Sunday, May 13, 2007

Evolution and Protectionism

In the Washington Post, the Cato Institute's Paul Rubin argues that popular support for protectionism and opposition to immigration is rooted in evolutionary psychology:
Our primitive ancestors lived in a world that was essentially static; there was little societal or technological change from one generation to the next. This meant that our ancestors lived in a world that was zero sum -- if a particular gain happened to one group of humans, it came at the expense of another.

This is the world our minds evolved to understand. To this day, we often see the gain of some people and assume it has come at the expense of others. Economists have argued for more than two centuries that voluntary trade, whether domestic or international, is positive sum: it benefits both parties, or else the exchange wouldn't occur. Economists have also long argued that the economics of immigration -- immigrants coming here to exchange their labor for money that they then exchange for the products of other people's labor -- is positive sum. Yet our evolutionary intuition is that, because foreign workers gain from trade and immigrant workers gain from joining the U.S. economy, native-born workers must lose.

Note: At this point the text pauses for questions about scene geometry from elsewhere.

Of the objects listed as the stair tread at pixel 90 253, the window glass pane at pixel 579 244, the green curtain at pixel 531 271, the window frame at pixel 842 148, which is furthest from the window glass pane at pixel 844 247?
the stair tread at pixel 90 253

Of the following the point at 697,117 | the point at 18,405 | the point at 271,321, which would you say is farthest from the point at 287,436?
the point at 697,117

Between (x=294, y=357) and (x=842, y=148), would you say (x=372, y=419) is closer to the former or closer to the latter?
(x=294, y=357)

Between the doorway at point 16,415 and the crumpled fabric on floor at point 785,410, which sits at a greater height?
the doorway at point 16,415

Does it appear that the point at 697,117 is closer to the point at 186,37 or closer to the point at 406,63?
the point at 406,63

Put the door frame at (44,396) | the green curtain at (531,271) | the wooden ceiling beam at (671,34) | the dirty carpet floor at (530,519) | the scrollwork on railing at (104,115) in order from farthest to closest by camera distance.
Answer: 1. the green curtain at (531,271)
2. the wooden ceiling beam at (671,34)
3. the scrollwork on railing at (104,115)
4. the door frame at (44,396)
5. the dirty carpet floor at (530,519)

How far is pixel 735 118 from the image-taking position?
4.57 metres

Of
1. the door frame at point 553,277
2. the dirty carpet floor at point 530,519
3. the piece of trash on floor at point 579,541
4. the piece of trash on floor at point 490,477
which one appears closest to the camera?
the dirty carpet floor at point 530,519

At the Economist's Free Exchange Blog, Will Wilkinson has some questions:

Evolutionary psychology helps illuminate why we have a tendency to in-group/out-group thinking, and why we are unlikely to grasp the nature of an ever-growing surplus from cooperation. But, as far as I can tell, it does little to help us understand why we draw the in-group/out-group boundaries where we do. Trade and immigration, as political issues, embody nationalist assumptions -- people and goods going over political boundaries. But the modern nation state is a new idea: there were no nation states in the environment of evolutionary adaptedness. And the modern nation state is vastly larger than the cooperative coalitions for which we are likely evolutionarily adapted. There is something distinctly unnatural about nation-level coalitions. The interesting question to me is how it is that we have come to see the co-members of our nation states as members of the relevant in-group. Iowans don't get testy when Minnestotans move in, but Texans get cranky about Mexicans? Why is that? People in Delaware don't fret a lot about their jobs being outsourced to South Dakota. Why not?